Collected data entries
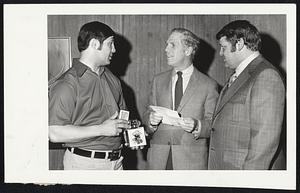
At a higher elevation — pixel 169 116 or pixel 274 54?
pixel 274 54

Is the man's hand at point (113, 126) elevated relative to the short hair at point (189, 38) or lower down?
lower down

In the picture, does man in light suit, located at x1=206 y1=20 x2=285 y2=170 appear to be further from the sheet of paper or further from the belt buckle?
the belt buckle

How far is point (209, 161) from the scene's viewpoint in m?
0.92

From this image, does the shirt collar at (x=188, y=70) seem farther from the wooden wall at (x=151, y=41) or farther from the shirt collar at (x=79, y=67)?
the shirt collar at (x=79, y=67)

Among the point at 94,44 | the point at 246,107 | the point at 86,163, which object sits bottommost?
the point at 86,163

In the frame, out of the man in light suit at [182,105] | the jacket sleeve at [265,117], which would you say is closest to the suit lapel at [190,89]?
the man in light suit at [182,105]

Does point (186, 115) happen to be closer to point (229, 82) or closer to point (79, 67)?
point (229, 82)

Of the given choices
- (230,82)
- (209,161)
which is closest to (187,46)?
(230,82)

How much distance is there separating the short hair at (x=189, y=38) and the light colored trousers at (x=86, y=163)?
23cm

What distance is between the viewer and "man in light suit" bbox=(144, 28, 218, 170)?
914 mm

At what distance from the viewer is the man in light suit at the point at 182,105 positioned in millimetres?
914

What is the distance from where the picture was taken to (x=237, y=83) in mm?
900

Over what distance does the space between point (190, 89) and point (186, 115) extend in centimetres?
5

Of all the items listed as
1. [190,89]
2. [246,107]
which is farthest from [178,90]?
[246,107]
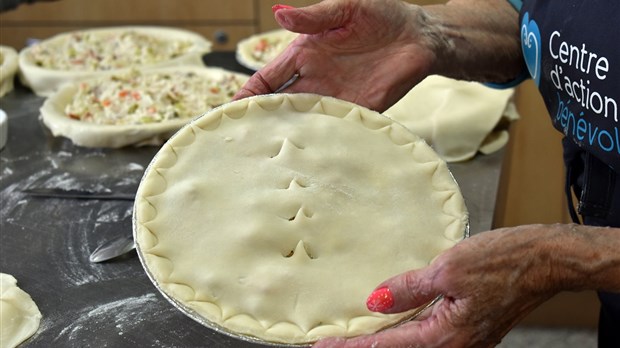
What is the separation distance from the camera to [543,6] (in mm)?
1504

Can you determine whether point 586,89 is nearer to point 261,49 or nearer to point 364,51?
point 364,51

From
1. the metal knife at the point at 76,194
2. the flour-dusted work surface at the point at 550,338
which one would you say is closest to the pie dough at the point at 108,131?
the metal knife at the point at 76,194

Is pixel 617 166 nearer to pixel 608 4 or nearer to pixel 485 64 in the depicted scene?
pixel 608 4

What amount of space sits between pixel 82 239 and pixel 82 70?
3.44ft

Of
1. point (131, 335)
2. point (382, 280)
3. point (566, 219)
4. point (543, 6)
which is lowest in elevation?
point (566, 219)

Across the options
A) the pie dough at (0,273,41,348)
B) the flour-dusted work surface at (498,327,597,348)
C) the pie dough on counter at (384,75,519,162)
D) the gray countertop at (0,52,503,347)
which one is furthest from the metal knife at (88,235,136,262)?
the flour-dusted work surface at (498,327,597,348)

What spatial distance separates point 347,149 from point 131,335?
503 mm

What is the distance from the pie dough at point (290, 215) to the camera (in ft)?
3.71

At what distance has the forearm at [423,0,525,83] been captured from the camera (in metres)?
1.69

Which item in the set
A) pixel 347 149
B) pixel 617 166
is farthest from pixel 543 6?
pixel 347 149

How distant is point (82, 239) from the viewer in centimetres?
164

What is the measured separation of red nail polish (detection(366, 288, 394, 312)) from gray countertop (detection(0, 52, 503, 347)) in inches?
12.5

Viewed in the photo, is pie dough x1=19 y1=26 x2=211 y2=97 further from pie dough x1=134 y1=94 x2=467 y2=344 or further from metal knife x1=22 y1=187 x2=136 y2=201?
pie dough x1=134 y1=94 x2=467 y2=344

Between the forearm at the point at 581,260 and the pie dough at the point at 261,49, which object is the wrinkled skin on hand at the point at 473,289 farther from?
the pie dough at the point at 261,49
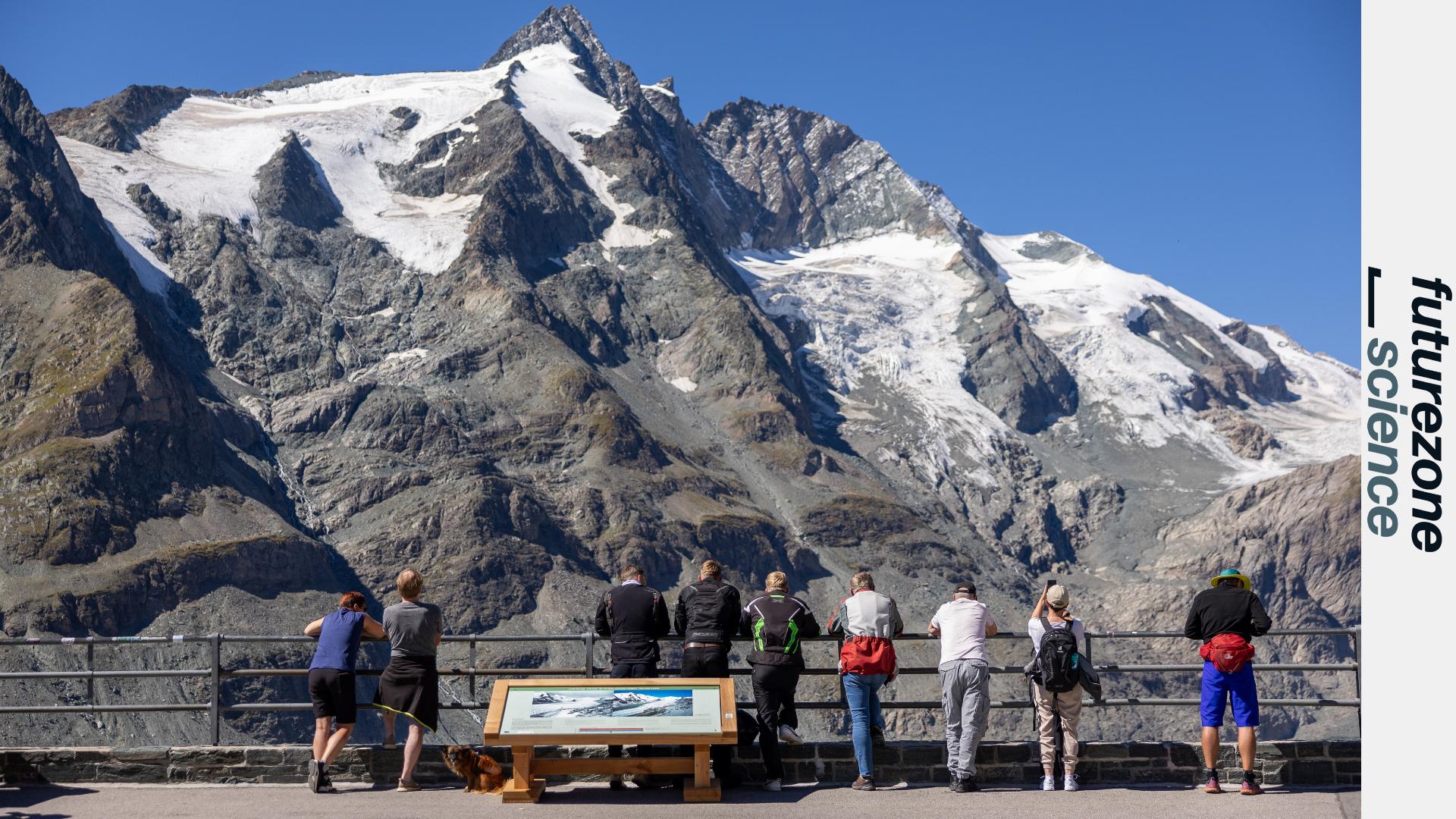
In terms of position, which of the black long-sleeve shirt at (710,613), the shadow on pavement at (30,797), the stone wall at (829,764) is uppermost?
the black long-sleeve shirt at (710,613)

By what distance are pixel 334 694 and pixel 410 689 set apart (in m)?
0.85

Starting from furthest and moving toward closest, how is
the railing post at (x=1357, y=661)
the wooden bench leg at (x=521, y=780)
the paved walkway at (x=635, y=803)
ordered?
1. the railing post at (x=1357, y=661)
2. the wooden bench leg at (x=521, y=780)
3. the paved walkway at (x=635, y=803)

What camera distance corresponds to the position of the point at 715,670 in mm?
17062

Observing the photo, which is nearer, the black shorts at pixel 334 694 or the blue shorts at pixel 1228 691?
the blue shorts at pixel 1228 691

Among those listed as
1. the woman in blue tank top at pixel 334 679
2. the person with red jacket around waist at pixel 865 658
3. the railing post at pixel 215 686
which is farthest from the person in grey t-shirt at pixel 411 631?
the person with red jacket around waist at pixel 865 658

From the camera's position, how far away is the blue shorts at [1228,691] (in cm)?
1633

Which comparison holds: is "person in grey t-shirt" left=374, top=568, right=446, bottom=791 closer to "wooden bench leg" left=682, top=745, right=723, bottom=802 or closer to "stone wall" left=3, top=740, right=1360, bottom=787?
"stone wall" left=3, top=740, right=1360, bottom=787

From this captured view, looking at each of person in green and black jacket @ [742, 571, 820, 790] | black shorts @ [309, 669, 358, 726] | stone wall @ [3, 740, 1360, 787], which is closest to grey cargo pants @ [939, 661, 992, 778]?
stone wall @ [3, 740, 1360, 787]

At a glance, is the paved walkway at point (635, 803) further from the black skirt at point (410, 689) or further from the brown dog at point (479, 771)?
the black skirt at point (410, 689)

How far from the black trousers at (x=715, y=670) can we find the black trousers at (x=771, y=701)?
40cm

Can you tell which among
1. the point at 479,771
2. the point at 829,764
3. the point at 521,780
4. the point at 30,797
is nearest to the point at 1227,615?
the point at 829,764

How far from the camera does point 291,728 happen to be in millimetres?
125438

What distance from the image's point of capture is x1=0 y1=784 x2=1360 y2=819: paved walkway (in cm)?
1571

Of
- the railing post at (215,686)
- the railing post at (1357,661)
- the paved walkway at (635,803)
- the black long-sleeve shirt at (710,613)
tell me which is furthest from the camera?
the railing post at (215,686)
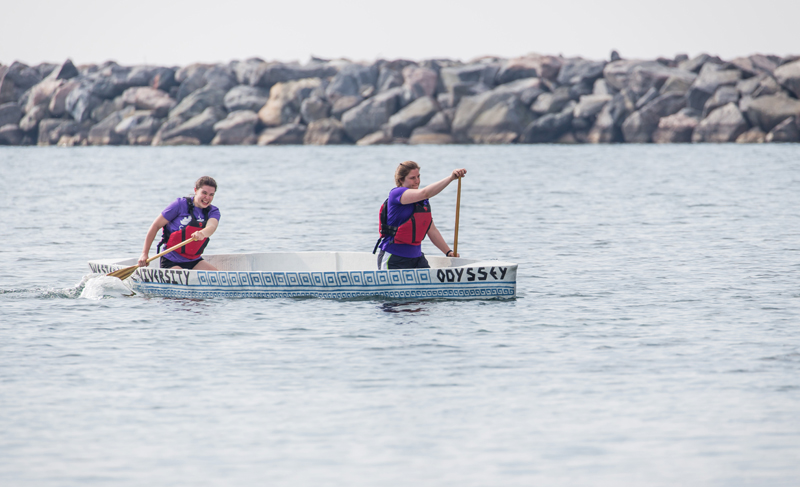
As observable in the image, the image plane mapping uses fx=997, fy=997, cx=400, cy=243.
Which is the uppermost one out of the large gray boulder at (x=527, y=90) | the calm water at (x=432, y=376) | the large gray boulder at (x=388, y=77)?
the large gray boulder at (x=388, y=77)

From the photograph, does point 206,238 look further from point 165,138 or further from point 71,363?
point 165,138

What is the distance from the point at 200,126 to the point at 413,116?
19178 millimetres

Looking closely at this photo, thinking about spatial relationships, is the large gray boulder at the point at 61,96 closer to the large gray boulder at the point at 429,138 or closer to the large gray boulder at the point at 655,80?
the large gray boulder at the point at 429,138

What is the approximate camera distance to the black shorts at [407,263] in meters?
13.0

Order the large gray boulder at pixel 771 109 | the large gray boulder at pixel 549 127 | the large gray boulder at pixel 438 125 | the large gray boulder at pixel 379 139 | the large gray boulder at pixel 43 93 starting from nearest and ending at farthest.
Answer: the large gray boulder at pixel 771 109 → the large gray boulder at pixel 549 127 → the large gray boulder at pixel 438 125 → the large gray boulder at pixel 379 139 → the large gray boulder at pixel 43 93

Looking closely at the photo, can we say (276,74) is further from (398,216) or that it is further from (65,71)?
(398,216)

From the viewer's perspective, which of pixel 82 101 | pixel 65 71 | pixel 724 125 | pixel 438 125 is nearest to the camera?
pixel 724 125

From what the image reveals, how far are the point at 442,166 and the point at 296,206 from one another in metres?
25.5

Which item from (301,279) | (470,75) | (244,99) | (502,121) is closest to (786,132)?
(502,121)

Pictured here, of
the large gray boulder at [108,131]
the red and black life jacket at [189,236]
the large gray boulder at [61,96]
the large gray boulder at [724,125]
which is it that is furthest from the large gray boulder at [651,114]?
the red and black life jacket at [189,236]

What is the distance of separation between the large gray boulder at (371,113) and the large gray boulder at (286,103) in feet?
15.4

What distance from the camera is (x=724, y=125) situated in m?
74.9

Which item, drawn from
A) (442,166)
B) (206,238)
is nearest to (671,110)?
(442,166)

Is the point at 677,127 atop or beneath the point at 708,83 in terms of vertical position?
beneath
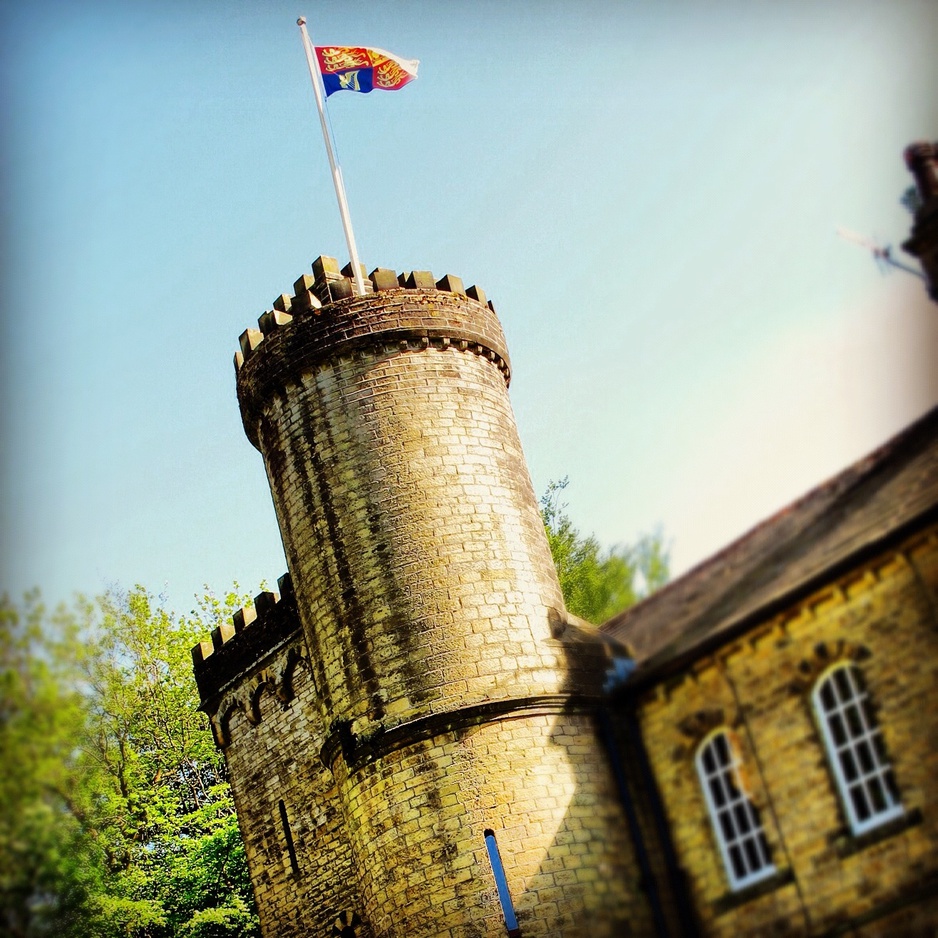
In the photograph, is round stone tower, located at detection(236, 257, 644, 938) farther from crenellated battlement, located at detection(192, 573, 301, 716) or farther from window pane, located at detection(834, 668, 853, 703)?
window pane, located at detection(834, 668, 853, 703)

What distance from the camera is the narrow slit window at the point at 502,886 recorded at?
16.0 metres

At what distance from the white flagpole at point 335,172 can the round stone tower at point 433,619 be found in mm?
359

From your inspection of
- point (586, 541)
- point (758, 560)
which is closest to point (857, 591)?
point (758, 560)

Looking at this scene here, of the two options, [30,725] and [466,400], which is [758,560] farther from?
[30,725]

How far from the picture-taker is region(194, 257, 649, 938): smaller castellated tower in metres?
16.5

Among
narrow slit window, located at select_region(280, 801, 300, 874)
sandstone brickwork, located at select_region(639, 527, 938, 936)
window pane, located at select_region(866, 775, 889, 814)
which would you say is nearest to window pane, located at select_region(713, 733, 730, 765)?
sandstone brickwork, located at select_region(639, 527, 938, 936)

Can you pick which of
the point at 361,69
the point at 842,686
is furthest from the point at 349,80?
the point at 842,686

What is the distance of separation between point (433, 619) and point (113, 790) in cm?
1574

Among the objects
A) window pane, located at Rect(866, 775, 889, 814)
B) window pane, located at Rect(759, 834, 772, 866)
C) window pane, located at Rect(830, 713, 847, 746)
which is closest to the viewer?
window pane, located at Rect(866, 775, 889, 814)

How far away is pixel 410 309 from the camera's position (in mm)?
19719

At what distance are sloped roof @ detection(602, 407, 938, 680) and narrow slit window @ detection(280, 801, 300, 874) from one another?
26.4ft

Given instruction
Give back, unchanged, every line from the one with "At what distance from the white" to the end of the entries above.

Result of the task
At what distance from the white flagpole at point 335,172 can the round stone tower at point 433,619 be found in mm?
359

From your inspection of
- point (586, 541)
- point (758, 560)
which is closest to point (857, 591)?
point (758, 560)

Looking at this scene here, of the two options, [30,725] and [466,400], which is [758,560] farther from?
[30,725]

How far from the picture-taker is region(194, 257, 649, 938): smaller castellated tower in metres?
16.5

Among
narrow slit window, located at select_region(280, 801, 300, 874)
sandstone brickwork, located at select_region(639, 527, 938, 936)
window pane, located at select_region(866, 775, 889, 814)
which would you say is nearest to window pane, located at select_region(713, 733, 730, 765)?
sandstone brickwork, located at select_region(639, 527, 938, 936)

Can you pick which of
the point at 361,69
the point at 842,686
is furthest from the point at 349,80?
the point at 842,686

What is the distance of separation between point (433, 619) and point (113, 790) in cm?
1574

Among the objects
A) window pane, located at Rect(866, 775, 889, 814)
B) window pane, located at Rect(759, 834, 772, 866)
C) window pane, located at Rect(830, 713, 847, 746)
which is closest to the viewer?
window pane, located at Rect(866, 775, 889, 814)

How far away is pixel 410 309 from the camera's position (in mm)?
19719

At what distance are sloped roof @ detection(602, 407, 938, 680) and narrow slit window @ detection(280, 801, 300, 874) from one another?
26.4ft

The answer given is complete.